Rover ‘prepares way for human mission to Mars’
In the audio message, broadcast from the surface of the red planet by the Curiosity rover, Nasa administrator Charles Bolden forecast that a manned mission to Mars could happen “in the not too distant future”.
“Another small step has been taken extending the human presence beyond Earth,” said Nasa expert Dave Lavery, echoing Armstrong’s famous first words on the moon in 1969.
Experts at Nasa’s Jet Propulsion Laboratory in Pasadena, California released more pictures taken by the $2.5bn (€1.9bn) rover, which landed at Gale Crater on the red planet on Aug 6.
One showed a panorama, in pin-sharp resolution showing individual rocks, of the landscape visible from the rover, including Mount Sharp, the slopes of which Curiosity plans to drive towards.
Mission chief scientist John Grotzinger said the landscape looked like “something that comes out of a John Ford movie”, referring to typical backdrop in films by the classic Western director. And he compared the tyre tracks made by Curiosity to images of the first footprints on the moon made by Armstrong, who died on Saturday.
“What we are seeing here is the results of tracks involving the first motions of the rover. I think instead of a human it’s a robot pretty much doing the same thing,” he said.
In a pre-recorded voice message, uploaded to the rover before being beamed back to Earth, Bolden said he was “speaking to you via the broadcast capabilities of the Curiosity rover which is now on the surface of Mars”.
“Since the beginning of time, humankind’s curiosity has led us to constantly seek new life new possibilities just beyond the horizon,” he said, adding that the rover “prepares the way for a human mission in the not too distant future”.
“This is an extraordinary achievement. Landing a rover on Mars is not easy. Others have tried. Only America has fully succeeded,” he said.
* An amateur astronomer has said he got the shock of his life when he made Ireland’s second discovery of a supernova in less than two years.
Dave Grennan, 41, was stargazing from his back garden in Raheny, north Dublin when he spotted the 123 million-year-old spectacle in the sky.
“I had the shock of my life.
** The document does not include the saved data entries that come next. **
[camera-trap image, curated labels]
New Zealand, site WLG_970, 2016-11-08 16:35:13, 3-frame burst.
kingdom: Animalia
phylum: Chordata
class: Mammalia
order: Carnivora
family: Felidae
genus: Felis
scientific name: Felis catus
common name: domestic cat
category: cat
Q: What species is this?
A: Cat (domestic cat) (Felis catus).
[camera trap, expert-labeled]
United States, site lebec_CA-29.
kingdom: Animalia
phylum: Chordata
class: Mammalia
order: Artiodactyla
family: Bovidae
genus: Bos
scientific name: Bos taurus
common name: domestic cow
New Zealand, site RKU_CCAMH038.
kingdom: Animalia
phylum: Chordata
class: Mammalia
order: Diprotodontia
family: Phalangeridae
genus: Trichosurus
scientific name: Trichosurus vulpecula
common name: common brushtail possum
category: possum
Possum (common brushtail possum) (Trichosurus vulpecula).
I was about to pack up and go to bed and the very last photo I took I downloaded and I nearly fell off my chair. I couldn’t believe it. I knew exactly what it was. It wasn’t a piece of dust on my camera, it was a supernova.”
The software developer, who works for CIÉ, discovered the first supernova from Ireland with the same powerful telescope in Sept 2010.
He said his latest find, on Aug 22, was a tribute to his hero, astronaut Neil Armstrong, who died on Saturday.
The star, formally designated 2012ej by the International Astronomical Union, was 100 times bigger than our sun and in the galaxy IC2166.